§ Assigned task:
In the listing below, pick out lines with "typeof".

§ Source material:
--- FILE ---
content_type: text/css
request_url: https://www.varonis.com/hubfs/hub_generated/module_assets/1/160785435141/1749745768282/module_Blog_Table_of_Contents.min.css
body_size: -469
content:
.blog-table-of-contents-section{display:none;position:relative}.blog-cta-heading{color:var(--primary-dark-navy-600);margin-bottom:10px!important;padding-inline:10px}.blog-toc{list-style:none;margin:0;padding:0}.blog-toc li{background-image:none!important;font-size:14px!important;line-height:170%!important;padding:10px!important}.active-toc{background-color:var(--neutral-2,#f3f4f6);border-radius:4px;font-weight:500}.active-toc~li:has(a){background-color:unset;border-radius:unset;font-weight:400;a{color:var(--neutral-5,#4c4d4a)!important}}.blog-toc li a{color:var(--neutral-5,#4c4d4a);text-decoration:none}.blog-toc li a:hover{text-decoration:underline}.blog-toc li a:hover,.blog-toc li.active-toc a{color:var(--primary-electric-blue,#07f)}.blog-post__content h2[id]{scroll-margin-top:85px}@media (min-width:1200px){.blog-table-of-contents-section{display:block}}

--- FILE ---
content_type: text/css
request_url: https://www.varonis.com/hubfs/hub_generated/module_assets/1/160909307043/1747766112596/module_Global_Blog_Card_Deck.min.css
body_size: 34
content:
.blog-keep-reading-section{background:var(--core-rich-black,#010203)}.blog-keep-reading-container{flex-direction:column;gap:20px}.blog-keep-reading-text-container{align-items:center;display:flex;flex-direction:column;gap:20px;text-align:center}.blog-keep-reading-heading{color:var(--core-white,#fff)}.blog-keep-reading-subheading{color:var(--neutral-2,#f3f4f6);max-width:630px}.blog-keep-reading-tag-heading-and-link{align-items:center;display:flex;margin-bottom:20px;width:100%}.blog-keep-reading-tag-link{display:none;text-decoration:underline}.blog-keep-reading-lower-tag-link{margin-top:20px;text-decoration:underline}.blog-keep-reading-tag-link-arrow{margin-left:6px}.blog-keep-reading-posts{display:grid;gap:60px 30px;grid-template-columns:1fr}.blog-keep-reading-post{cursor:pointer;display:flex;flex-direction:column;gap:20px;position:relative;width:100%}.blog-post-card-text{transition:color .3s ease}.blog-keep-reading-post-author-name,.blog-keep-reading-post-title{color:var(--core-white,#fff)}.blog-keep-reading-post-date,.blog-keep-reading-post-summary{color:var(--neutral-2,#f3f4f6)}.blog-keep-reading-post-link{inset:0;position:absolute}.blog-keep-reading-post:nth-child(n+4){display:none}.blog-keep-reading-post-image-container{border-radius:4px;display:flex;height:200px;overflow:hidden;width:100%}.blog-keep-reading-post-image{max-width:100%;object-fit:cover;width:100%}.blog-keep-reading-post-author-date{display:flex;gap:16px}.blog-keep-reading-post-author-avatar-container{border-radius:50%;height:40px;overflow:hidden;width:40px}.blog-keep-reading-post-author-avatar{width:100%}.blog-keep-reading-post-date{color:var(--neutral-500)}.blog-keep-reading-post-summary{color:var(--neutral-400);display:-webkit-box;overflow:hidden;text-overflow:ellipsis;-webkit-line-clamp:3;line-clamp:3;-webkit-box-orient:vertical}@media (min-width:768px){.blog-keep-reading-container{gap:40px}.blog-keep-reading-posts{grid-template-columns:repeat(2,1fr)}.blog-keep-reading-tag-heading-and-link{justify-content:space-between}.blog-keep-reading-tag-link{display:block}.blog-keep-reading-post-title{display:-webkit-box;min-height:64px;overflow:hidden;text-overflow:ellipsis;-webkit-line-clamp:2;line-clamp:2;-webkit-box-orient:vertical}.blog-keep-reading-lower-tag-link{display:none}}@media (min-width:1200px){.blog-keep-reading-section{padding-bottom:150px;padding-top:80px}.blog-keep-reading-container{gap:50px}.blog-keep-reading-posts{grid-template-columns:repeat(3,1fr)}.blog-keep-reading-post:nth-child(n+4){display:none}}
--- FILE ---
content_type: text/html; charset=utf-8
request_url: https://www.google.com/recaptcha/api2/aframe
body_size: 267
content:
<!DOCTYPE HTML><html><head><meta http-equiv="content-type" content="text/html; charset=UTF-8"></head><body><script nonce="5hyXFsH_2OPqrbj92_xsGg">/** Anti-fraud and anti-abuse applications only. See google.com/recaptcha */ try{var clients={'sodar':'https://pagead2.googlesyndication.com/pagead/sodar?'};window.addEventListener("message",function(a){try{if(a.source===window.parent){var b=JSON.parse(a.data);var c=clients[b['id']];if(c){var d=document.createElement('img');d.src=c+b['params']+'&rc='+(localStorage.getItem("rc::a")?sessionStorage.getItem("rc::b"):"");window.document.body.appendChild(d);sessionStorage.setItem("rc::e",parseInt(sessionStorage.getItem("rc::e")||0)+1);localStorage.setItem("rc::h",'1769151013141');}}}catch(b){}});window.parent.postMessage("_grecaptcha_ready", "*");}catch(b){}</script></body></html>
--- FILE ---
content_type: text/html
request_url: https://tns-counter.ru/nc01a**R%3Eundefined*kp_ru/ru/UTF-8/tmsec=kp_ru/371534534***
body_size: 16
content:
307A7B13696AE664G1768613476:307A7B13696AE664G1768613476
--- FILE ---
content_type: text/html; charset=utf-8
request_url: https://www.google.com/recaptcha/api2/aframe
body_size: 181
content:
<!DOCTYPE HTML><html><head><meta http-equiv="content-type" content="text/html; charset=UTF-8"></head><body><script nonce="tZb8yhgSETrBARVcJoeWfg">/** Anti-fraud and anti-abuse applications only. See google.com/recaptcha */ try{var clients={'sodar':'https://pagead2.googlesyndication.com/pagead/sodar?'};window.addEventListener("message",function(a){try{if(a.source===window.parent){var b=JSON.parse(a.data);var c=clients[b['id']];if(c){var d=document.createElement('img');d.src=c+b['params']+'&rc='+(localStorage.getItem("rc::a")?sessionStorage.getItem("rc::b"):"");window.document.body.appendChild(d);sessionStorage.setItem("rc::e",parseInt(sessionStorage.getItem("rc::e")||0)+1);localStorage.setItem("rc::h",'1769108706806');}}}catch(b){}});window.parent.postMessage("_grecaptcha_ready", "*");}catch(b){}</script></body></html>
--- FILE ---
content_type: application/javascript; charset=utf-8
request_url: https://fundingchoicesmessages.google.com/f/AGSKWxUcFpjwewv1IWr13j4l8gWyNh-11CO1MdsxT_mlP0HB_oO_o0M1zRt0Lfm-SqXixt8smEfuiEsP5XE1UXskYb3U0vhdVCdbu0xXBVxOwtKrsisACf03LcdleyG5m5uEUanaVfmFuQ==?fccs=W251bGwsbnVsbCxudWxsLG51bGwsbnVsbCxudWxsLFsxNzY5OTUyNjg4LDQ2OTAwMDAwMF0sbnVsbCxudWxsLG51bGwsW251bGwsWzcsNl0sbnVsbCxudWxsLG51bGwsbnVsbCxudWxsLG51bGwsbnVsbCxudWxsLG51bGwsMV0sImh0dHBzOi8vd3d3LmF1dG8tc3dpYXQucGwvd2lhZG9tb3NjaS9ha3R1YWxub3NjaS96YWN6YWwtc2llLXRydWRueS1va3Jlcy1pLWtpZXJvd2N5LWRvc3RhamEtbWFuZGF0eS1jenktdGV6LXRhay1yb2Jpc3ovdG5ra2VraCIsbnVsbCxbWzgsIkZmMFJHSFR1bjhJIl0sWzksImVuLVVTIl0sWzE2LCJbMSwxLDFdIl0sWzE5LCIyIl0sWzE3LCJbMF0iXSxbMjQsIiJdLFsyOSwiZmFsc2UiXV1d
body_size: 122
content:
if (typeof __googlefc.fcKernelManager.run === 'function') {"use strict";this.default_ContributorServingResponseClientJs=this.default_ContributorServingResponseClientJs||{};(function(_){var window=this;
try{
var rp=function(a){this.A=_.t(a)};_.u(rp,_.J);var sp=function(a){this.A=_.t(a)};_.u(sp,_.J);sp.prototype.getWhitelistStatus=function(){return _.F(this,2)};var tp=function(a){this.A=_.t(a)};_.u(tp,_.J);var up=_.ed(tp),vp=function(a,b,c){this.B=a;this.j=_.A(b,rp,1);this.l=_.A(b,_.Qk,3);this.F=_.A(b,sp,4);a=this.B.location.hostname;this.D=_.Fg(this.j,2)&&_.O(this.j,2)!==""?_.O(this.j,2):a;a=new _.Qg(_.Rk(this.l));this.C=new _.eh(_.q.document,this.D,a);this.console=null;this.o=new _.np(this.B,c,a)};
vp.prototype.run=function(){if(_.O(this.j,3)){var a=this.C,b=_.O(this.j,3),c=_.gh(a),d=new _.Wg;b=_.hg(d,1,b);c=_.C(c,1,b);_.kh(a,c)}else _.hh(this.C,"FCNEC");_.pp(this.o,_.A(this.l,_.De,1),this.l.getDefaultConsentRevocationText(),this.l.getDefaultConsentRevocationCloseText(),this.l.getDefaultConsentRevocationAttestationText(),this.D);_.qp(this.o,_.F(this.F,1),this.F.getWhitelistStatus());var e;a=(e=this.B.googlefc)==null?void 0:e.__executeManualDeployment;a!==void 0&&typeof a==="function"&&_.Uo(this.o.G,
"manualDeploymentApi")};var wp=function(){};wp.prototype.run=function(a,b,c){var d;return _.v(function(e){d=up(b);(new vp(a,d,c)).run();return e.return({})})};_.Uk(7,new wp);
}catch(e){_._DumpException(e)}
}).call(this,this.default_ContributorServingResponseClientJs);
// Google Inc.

§ Result for this task:
if (typeof __googlefc.fcKernelManager.run === 'function') {"use strict";this.default_ContributorServingResponseClientJs=this.default_ContributorServingResponseClientJs||{};(function(_){var window=this;
vp.prototype.run=function(){if(_.O(this.j,3)){var a=this.C,b=_.O(this.j,3),c=_.gh(a),d=new _.Wg;b=_.hg(d,1,b);c=_.C(c,1,b);_.kh(a,c)}else _.hh(this.C,"FCNEC");_.pp(this.o,_.A(this.l,_.De,1),this.l.getDefaultConsentRevocationText(),this.l.getDefaultConsentRevocationCloseText(),this.l.getDefaultConsentRevocationAttestationText(),this.D);_.qp(this.o,_.F(this.F,1),this.F.getWhitelistStatus());var e;a=(e=this.B.googlefc)==null?void 0:e.__executeManualDeployment;a!==void 0&&typeof a==="function"&&_.Uo(this.o.G,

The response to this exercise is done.